Detroiters want to know what and who was responsible for the neglect in the city’s infrastructure that played a role in last week’s widespread flooding. Sue McCormick of the Great Lakes Water Authority says the blame is not on GLWA, and asserts the organization did everything it could to control the stormwater.
“[The stormwater system] was overwhelmed like the systems were overwhelmed everywhere … the system is not designed for storms of this magnitude.” —Sue McCormick, Great Lakes Water Authority
Listen: CEO of Great Lakes Water Authority Sue McCormick on flooding in Southeast Michigan.
Sue McCormick is CEO of the Great Lakes Water Authority. She says the regional stormwater pumps were fully staffed during last week in anticipation of a rain event. “The question about staffing — was the facility appropriately staffed given the event that was expected? Yes.” McCormick says even with mass flooding on Detroit’s east side, the Connor Creek Pumping Station was working. “The Connor Creek pump did not fail … Pumps remained pumping, but the lights flickered, we had some dimming, but the pump station did not fail.”

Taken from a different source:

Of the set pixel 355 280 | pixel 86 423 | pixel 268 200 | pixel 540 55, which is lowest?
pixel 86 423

McCormick says to separate the storm infrastructure from the regular sewage system, it would cost around $17 billion, and, “for Detroit alone, it would be about $8 billion.” She says human error was not the cause of the flooding, but rather the size of the storm. “[The stormwater system] was overwhelmed like the systems were overwhelmed everywhere … the system is not designed for storms of this magnitude.”